**PASSAGE PROVIDED**:
Materials and methodology

Study area

Taoping village, depicted in Fig. 1, is a traditional Qiang ethnic village renowned for its distinctive architectural style, characterized by stone buildings and watchtowers. Situated in the Aba Tibetan and Qiang Autonomous Prefecture in Sichuan Province, the village boasts a rich history dating back centuries. The indigenous Qiang people, native to the mountainous regions of western China, have resided in this village for generations, drawn by the fertile soil, ample water supply, and favorable lighting conditions. In ancient times, with limited technology and tools, these resourceful inhabitants adeptly adapted to their natural environment. They collaboratively constructed intricate architectural marvels and village layouts that catered to communal habitation, communication, and defense needs.

Fig. 1
figure 1

Surveyed area

Concerning heritage conservation, Taoping village has admirably preserved its unique culture and architecture. The village’s stone houses and watchtowers were originally constructed for defensive purposes and now stand as integral components of the local culture. The defining feature of Taoping’s architecture lies in its primary use of stone as the building material of choice. Stone houses and watchtowers dominate the village’s landscape, combining durability with defensive fortifications due to their solid construction. Simultaneously, they captivate with their aesthetic appeal, as illustrated in Fig. 2. The architectural layout showcases remarkable ingenuity, providing a sense of openness and harmony. Exploring Taoping village is a unique experience, akin to navigating a labyrinth. The tour path continuously winds through light and shadow, broad expanses and narrow passages, and elevated and lowered areas within the dense cluster of buildings. The village offers a wealth of tourism resources.

**RAW DATA**:
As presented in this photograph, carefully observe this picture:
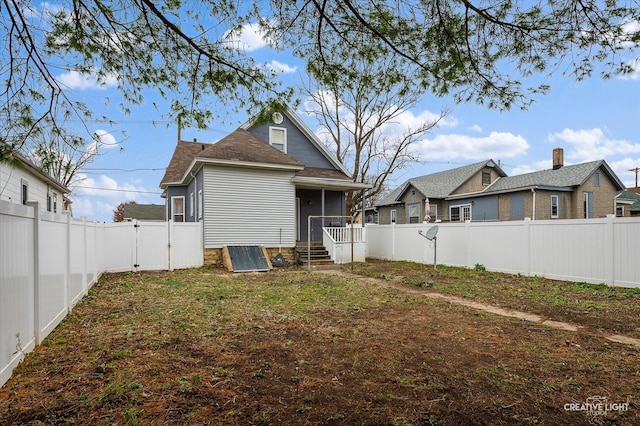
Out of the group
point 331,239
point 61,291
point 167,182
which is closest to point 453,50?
point 61,291

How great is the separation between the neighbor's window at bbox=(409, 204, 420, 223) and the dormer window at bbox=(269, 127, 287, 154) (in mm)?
12263

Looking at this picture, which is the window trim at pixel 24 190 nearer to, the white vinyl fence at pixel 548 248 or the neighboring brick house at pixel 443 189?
the white vinyl fence at pixel 548 248

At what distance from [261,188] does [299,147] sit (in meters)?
3.98

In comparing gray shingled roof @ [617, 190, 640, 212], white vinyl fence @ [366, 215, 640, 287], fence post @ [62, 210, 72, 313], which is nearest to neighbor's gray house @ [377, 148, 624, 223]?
gray shingled roof @ [617, 190, 640, 212]

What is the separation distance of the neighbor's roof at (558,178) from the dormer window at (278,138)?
13309mm

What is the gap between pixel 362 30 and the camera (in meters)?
4.33

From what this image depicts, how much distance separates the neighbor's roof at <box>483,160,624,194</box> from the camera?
1956 cm

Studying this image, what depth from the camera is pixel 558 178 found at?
20.3 metres

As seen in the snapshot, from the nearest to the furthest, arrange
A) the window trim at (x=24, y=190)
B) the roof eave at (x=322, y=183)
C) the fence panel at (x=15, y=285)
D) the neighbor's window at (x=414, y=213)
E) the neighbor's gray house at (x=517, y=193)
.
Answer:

**STATED TASK A**:
Answer from the Taoping village text:
(i) In which province is the village located?
(ii) What is the main building material of its houses and watchtowers?
(iii) What purpose were the stone houses and watchtowers first built for?
**STATED TASK B**:
Copy the Taoping village text word for word from "Materials and methodology" to "and defense needs.".
Work from the Taoping village text alone.

**EXPECTED OUTPUT A**:
(i) Sichuan Province
(ii) Stone
(iii) Defense

**EXPECTED OUTPUT B**:
Materials and methodology

Study area

Taoping village, depicted in Fig. 1, is a traditional Qiang ethnic village renowned for its distinctive architectural style, characterized by stone buildings and watchtowers. Situated in the Aba Tibetan and Qiang Autonomous Prefecture in Sichuan Province, the village boasts a rich history dating back centuries. The indigenous Qiang people, native to the mountainous regions of western China, have resided in this village for generations, drawn by the fertile soil, ample water supply, and favorable lighting conditions. In ancient times, with limited technology and tools, these resourceful inhabitants adeptly adapted to their natural environment. They collaboratively constructed intricate architectural marvels and village layouts that catered to communal habitation, communication, and defense needs.